Scholars Stage comments on the above quote:

This one sentence betrays Washington’s distorted foreign policy priorities. The CIA proposal had several clear benefits: drug lords forced to pull their investments would have less incentive to stay in the game, cartels would be robbed of operating funds, and most importantly of all, the proposal could be implemented with minimal American involvement. [2] There would be no need for more boots on the ground. The drawbacks were also clear: folks on Wall Street would lose money. The White House took Wall Street’s side in the debate, and favored a policy designed to kill or capture the “high value targets” whose bank accounts were not to be touched.

There is only one word that explains this and that is “corruption.”

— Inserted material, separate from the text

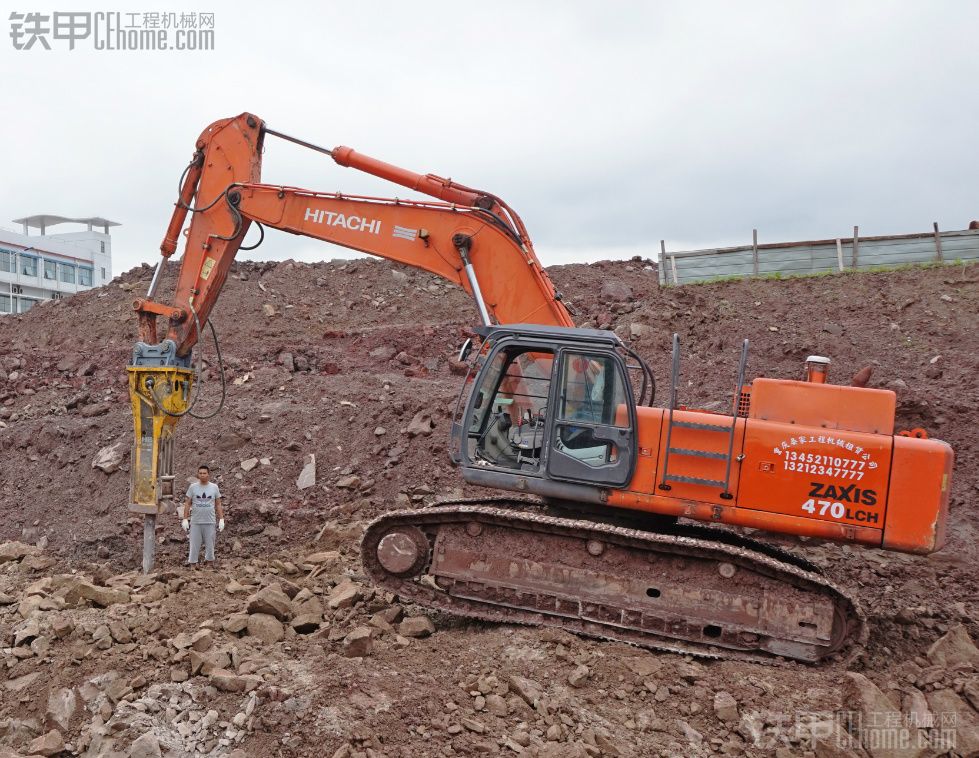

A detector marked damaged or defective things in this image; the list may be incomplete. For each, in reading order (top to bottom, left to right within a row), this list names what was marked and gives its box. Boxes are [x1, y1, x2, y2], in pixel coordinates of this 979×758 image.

rusty metal surface [364, 502, 868, 668]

Drug cartels are in thousands of US cities. How can this be? Hmm

Drug cartel penetration in the US. Click to view larger
Drug cartel penetration in the US. Click to view larger

Follow the money. Major US banks have been caught laundering money from drug cartels and received slap on the wrist fines and no criminal prosecutions. If that happened in Mexico, we’d call it corruption, wouldn’t we? There are plenty of dedicated law enforcement officials working hard to stop the cartels but the fix is in at the highest level.

If the US government really wanted to stop drug cartels expanding into the US it would crack down hard on money laundering by big banks and file criminal charges against those responsible. Put a few dozen of them in prison after seizing their assets and I’m guessing the banks would clean up fast. But they know they have Get Out of Jail Free cards.

“While Chicago is 1,500 miles from Mexico, the Sinaloa drug cartel is so deeply embedded in the city that local and federal law enforcement are forced to operate as if they are on the border,” Jack Riley, the head of the Drug Enforcement Administration’s Chicago office, told CNN.